Evolutie 7 |
|
|
Naast natuurlijke selectie onderscheidde Darwin ook
sekuele selectie. Dat is de selectie die het gevolg is van
de 'smaak' van de vrouwtjes. Kemphennen (de vrouwtjes van de kemphanen) zijn
b.v. weg van de kraag van de kemphaan. Hoe mooier en groter die kraag, hoe
meer kans het mannetje heeft om te mogen paren met het vrouwtje. En in de
schijngevechten die de kemphanen houden, hebben ze alle gelegenheid om die
kraag te tonen. Waarschijnlijk speelt die kraag ook een rol bij het imponeren
van de tegenstander, zodat de haan met de grootste kraag ook nog eens meer
kans heeft om te overwinnen. In de loop van de tijd zullen de kragen en de schijngevechten steeds indrukwekkender geworden zijn. In het dierenrijk zijn veel voorbeelden te noemen die te maken hebben met seksuele selectie.
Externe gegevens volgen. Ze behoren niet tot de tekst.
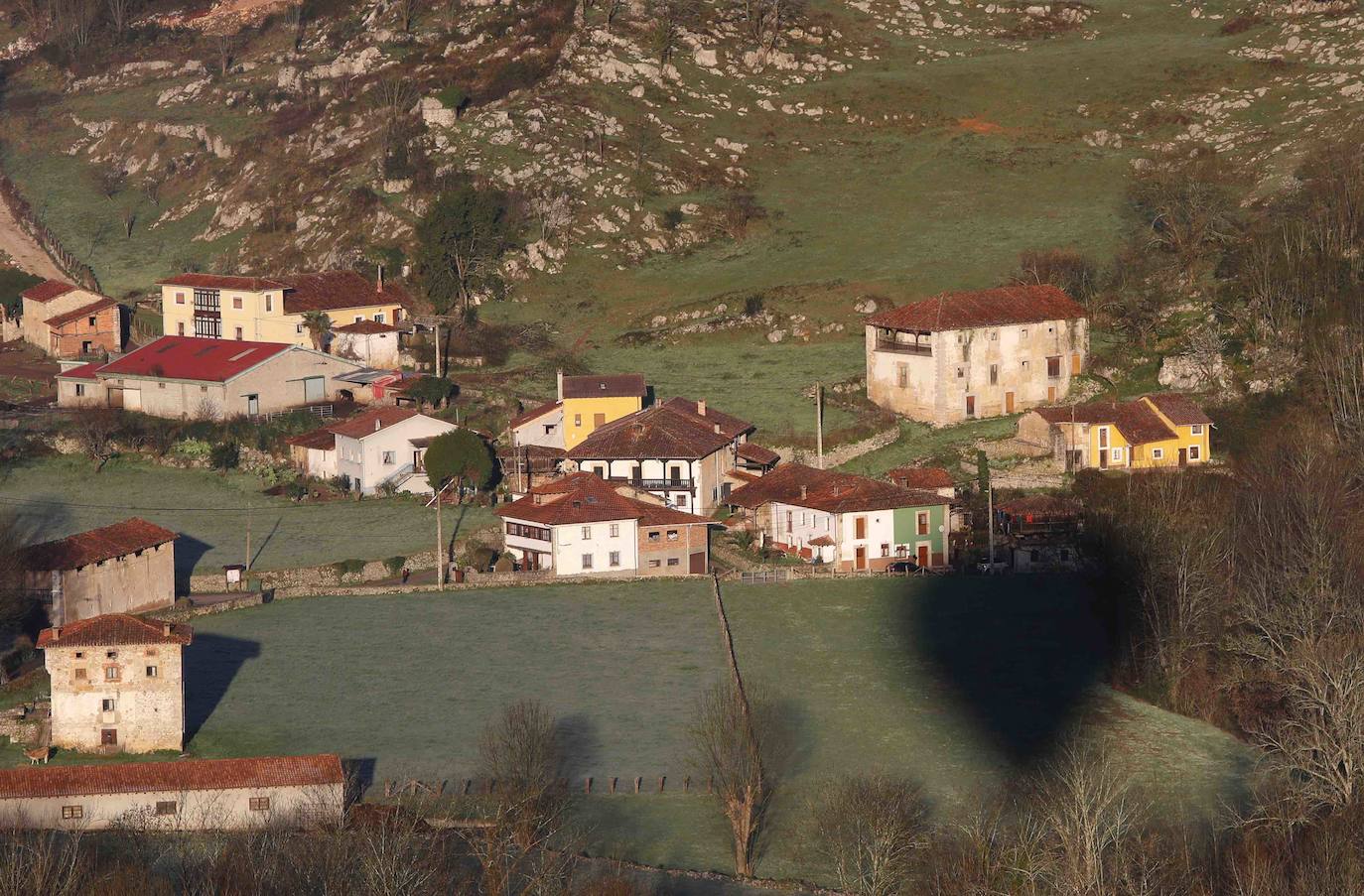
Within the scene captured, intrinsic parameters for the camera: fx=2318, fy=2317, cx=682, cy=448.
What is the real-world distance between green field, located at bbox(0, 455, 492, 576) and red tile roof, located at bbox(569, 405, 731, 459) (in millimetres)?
5606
Denk aan het enorme gewei van het (uitgestorven) reuzenhert, aan de pauwenstaart en aan de prachtige kleuren op het gezicht van de mandril (een aap).
Meer weten?
|
Een nog andere vorm van selectie wordt al duizenden jaren toegepast:
de kunstmatige selectie. Anders gezegd: het fokken van dierenrassen
en het veredelen van planten. De oerschapen hadden vier of zelfs zes of acht
horens, maar omdat dat nogal gevaarlijk was (blijven haken, verwondingen)
heeft men verder gefokt met exemplaren die minder horens hadden. Van tijd
tot tijd kwam het voor dat een schaap minder horens had dan normaal en dit
bleek een erfelijke eigenschap te zijn. Met zo'n dier fokte men dan verder.
Vandaar dat veel rassen tegenwoordig helemaal horenloos zijn. Het principe lijkt veel op natuurlijke selectie, maar het is nu de fokker die bepaalt in welke richting de evolutie gaat. Hetzelfde geldt bij het kweken van plantenrassen. Daarbij gaat het er vaak om dat de planten een grotere opbrengst krijgen of beter tegen ziekten en parasieten bestand raken.